- WHAT THE TASK REQUIRES
Set down all of the entries below exactly, and omit the pictures.

- RECORDS SHOWN
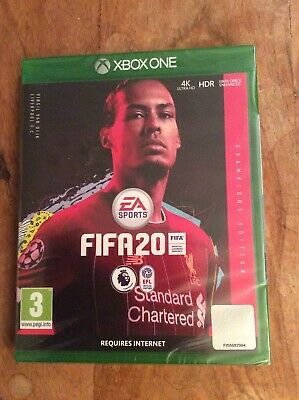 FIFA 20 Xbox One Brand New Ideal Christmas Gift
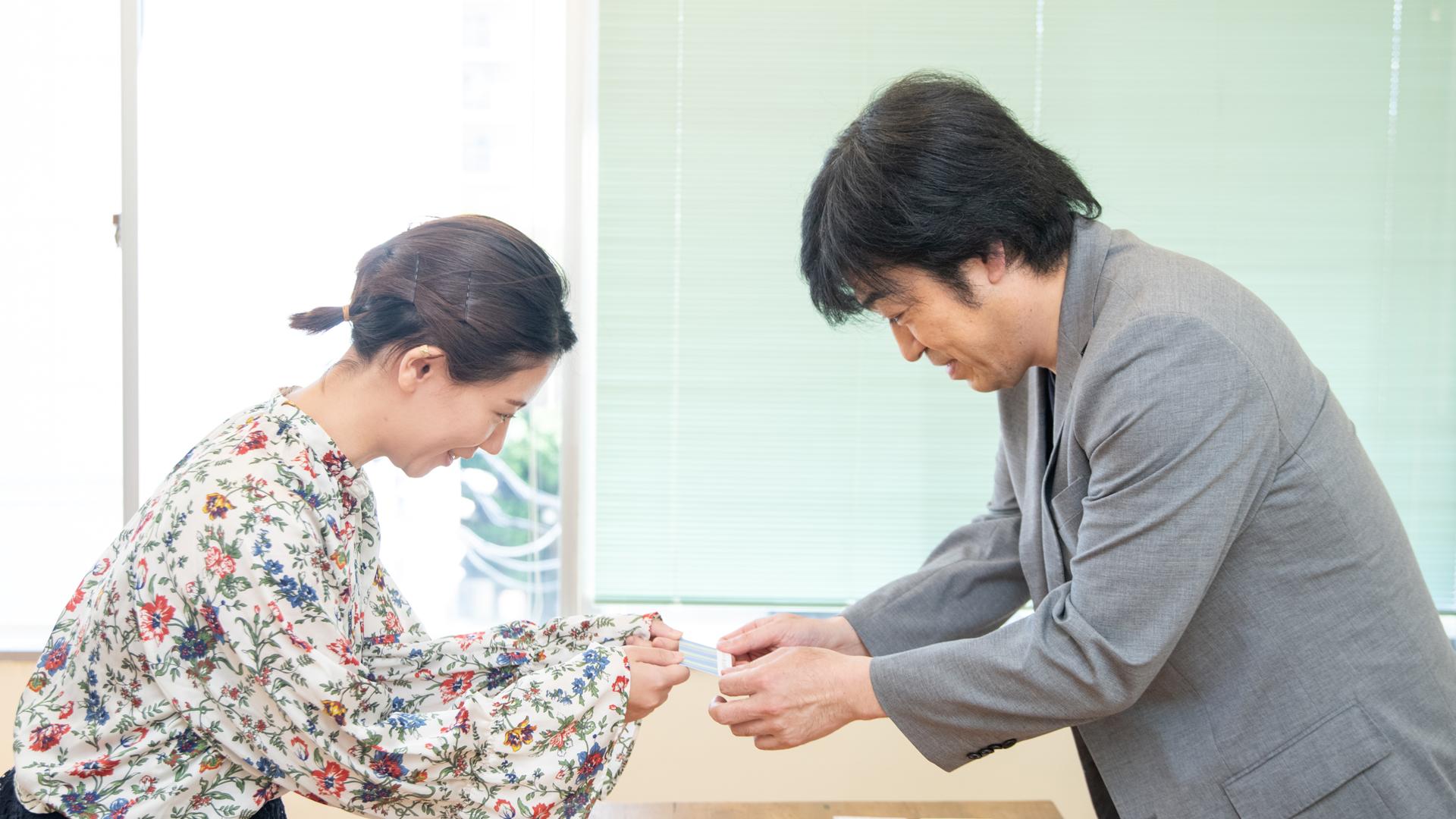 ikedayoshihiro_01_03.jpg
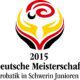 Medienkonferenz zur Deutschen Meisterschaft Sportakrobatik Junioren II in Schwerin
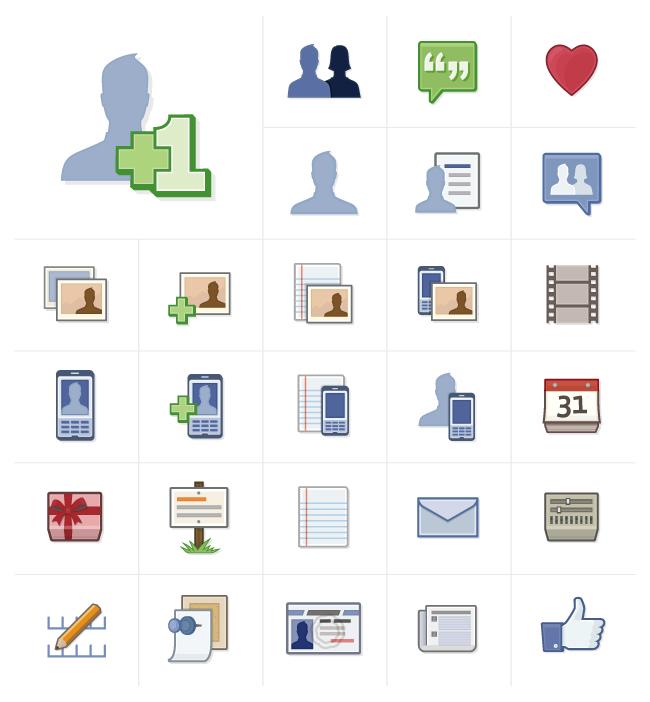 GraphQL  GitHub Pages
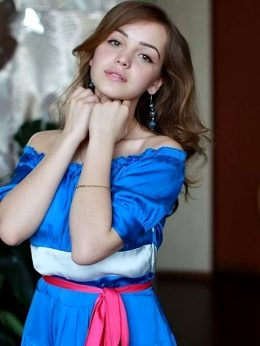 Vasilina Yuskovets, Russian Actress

- SOLUTION
 FIFA 20 Xbox One Brand New Ideal Christmas Gift
 ikedayoshihiro_01_03.jpg
 Medienkonferenz zur Deutschen Meisterschaft Sportakrobatik Junioren II in Schwerin
 GraphQL  GitHub Pages
 Vasilina Yuskovets, Russian Actress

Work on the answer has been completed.